==== Text block

The Pyxis Memo: A Hyperstory
I joined a few interactive fiction discords recently, and in the most promising one I scrolled back to a discussion of a blog post about yet another inapt term for interactive fiction: storygames. If only, I thought, there were a good name for this genre. I thought about it for a minute and hyperstory occurred to me. It was a tougher nut to google than I expected because there’s a band of the same name.
But several pages in, I found a kindred soul, Lyle Skains, who also calls them hyperstories. He’s an academic who studies digital fiction, but has also written two of his own. I read and enjoyed both, although they’re a bit hypertexty for my tastes. (I suppose I was hoping hyperstory would have more plot than hypertext; nevertheless I’ve updated my blog post on the state of hyperfiction to include it in my glossary of gamebook synonyms.)
“The Futographer”, the first story, has a bit more of a (Twilight Zone-style) plot to it; I can’t say much about it without spoiling that, other than I liked it very much, but it’s still hypertextual enough that I’m not sure whether I read the whole thing.
“The Pyxis Memo: On Resurrecting the Free Web” is more plotless exploration of a hypertextual space, and, while spoilers are still spoilers, it feels less violated by spoiling. So consider this your spoiler warning; to avoid spoilers stop reading here.
So, “The Pyxis Memo” tells the tale of the last great shitposters through a postulated partial archive of the Internet of their day. The interim government of a post-collapse United States is debating restoring the equally-collapsed Internet. This frame story is quite negative about the Internet, while the archives through which the reader wanders are more ambiguous: Did a highly-contagious Bolivian coronavirus outbreak actually reach the US? Did the CDC report it in their usual technobabbly way, or did they cover it up? Or is the entire story fake news?

========
==== Listed entries

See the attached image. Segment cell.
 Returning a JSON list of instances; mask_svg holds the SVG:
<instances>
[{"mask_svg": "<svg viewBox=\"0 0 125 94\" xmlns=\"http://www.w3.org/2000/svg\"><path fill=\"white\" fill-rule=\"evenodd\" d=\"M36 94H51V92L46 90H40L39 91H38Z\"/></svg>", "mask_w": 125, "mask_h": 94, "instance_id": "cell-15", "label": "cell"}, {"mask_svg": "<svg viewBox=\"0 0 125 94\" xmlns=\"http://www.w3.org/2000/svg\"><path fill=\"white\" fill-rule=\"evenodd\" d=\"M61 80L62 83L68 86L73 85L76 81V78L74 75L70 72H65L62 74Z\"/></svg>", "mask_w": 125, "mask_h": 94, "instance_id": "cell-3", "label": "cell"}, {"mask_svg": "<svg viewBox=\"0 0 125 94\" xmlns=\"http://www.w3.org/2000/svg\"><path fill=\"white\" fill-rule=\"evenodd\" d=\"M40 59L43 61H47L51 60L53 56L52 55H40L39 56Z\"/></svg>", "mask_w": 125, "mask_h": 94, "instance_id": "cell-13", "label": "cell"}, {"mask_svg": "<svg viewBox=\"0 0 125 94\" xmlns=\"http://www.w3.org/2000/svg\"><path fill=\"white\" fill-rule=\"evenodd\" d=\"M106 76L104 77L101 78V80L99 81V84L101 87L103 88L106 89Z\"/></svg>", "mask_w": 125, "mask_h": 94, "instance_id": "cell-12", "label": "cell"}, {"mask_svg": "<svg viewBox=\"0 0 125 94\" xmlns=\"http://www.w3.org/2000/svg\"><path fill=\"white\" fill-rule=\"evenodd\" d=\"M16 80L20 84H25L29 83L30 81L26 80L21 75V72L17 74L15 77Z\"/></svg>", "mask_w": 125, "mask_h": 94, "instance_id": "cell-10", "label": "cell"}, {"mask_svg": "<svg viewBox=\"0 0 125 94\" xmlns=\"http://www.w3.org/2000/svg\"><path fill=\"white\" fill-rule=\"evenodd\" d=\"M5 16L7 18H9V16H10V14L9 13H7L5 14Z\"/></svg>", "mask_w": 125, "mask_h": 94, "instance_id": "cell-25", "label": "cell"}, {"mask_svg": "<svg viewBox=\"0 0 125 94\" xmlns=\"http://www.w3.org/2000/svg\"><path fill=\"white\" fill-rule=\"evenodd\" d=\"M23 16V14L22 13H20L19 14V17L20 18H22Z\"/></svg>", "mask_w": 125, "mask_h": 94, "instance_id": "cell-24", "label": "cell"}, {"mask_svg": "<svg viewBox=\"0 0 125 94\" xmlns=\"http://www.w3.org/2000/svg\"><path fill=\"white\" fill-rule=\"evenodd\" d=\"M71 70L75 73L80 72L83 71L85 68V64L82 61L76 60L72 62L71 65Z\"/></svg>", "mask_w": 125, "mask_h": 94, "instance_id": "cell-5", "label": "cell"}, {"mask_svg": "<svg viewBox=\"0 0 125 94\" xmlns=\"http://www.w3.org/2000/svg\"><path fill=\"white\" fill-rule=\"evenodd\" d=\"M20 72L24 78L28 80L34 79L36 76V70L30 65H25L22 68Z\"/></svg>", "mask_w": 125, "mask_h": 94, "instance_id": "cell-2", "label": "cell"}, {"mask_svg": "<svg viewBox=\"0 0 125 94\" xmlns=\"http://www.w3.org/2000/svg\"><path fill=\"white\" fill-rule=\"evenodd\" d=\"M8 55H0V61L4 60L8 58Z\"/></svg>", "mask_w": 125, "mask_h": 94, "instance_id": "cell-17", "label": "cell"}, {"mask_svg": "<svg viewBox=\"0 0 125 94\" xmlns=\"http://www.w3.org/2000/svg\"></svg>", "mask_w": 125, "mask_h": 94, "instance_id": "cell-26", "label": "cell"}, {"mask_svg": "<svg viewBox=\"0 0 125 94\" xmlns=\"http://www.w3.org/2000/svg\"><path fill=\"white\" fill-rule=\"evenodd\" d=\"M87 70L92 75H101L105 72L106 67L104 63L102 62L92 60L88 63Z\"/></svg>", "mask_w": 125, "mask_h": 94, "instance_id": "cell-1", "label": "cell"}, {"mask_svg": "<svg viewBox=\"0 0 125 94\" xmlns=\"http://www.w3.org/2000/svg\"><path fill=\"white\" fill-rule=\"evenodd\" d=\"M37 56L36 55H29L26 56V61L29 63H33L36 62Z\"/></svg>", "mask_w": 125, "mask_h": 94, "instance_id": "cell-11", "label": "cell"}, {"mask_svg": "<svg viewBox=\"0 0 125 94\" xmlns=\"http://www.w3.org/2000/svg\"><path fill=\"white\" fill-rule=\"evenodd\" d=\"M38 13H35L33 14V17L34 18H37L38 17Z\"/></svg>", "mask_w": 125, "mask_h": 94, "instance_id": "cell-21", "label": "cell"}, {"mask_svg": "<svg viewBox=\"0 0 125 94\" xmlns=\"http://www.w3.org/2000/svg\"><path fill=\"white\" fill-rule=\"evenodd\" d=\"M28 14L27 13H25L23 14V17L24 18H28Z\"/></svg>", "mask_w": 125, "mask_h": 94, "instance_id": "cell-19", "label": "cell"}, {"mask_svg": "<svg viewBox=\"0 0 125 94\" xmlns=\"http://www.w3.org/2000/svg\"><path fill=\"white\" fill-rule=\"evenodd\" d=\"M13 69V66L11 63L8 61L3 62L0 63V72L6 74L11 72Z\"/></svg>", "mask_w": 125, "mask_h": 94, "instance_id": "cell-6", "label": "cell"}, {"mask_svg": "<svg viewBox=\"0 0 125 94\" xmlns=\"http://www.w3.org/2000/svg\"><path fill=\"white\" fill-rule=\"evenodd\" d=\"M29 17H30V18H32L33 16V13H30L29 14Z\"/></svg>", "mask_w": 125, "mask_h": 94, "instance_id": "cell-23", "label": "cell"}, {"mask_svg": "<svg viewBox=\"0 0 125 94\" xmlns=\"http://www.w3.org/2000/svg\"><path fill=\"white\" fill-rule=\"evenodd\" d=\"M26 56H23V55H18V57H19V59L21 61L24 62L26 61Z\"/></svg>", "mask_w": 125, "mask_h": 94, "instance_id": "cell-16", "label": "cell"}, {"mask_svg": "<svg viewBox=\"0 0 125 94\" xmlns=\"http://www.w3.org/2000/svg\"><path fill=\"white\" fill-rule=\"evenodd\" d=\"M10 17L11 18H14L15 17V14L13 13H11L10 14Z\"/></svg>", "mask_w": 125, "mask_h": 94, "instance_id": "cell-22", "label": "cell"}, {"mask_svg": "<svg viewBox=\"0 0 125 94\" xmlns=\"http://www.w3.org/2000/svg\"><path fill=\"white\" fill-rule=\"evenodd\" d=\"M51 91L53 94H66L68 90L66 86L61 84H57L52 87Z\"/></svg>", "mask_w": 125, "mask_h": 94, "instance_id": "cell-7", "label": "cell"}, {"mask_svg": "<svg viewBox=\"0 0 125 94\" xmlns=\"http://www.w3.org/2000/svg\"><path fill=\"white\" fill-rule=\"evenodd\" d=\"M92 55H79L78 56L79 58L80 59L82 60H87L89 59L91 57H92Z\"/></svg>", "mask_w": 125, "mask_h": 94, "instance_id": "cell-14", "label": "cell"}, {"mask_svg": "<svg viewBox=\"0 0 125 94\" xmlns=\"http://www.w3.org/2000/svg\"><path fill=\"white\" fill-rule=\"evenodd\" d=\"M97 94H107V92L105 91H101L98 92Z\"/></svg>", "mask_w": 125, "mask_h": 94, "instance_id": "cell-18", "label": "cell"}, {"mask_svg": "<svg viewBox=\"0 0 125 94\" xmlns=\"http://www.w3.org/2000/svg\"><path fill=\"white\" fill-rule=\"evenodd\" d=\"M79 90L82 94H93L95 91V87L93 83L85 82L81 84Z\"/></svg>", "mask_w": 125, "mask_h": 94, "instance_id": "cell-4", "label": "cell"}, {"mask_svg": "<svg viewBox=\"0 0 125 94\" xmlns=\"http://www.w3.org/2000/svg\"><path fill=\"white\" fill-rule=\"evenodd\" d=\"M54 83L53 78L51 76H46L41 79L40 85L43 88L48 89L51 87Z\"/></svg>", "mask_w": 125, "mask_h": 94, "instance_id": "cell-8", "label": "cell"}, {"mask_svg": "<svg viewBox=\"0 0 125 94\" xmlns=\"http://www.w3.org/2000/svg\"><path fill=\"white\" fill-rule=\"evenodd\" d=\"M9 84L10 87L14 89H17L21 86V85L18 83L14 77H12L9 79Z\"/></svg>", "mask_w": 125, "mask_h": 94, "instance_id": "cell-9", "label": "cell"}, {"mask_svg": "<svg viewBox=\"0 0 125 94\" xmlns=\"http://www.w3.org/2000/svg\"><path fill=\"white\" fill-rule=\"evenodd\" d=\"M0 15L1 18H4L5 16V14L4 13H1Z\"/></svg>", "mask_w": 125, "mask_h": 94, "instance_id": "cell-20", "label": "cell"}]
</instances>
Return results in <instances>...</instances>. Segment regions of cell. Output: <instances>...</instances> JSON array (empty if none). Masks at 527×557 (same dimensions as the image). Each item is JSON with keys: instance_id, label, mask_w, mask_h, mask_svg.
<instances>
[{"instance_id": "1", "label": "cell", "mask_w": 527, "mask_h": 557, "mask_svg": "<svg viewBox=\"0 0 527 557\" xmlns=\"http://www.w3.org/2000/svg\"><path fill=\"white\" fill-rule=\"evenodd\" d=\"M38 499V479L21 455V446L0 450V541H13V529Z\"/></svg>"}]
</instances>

========

Work item A -
Which questions does the post about "The Pyxis Memo" ask about the archives the reader wanders through?
Work item B -
Can you write the next part of the post about "The Pyxis Memo", picking up after its final sentence?
The listing plays no part in this.

Answer space A -
- Did a highly-contagious Bolivian coronavirus outbreak actually reach the US?
- Did the CDC report it in their usual technobabbly way, or did they cover it up?
- Or is the entire story fake news?

Answer space B -
The implication is that the Trump administration nuked several allegedly-infected cities (because why else would they nuke American cities?). Did they fall for the hoax or is the nuking itself just more fake news? Can we trust this “archive” assembled by the interim government, or are they just stacking the deck against the Internet with a fake story of shitposter-induced Armageddon?
To be honest, I’m not sure I was supposed to get the extra meta level of fake news out of the story, but I happened to find the shitposters the fakest part of the story—not that they wouldn’t try such a trick, but that it would somehow cause the collapse of the US without the actual 90% fatality rate of the alleged epidemic. Much of the ambiguity of the story comes from hiding facts well-known to the survivors, like whether 90% of the population actually died immediately of a fast-moving coronavirus, or suffered more slowly from societal collapse (whether I find that collapse feasible or not).
The conversion to an ebook was mostly successful, but there are some CDC case studies in the story that suffer from a lack of formatting. Since they’re significant to the truth or fakeness of the epidemic, the formatting issues are particularly unfortunate, although not actually unnavigable.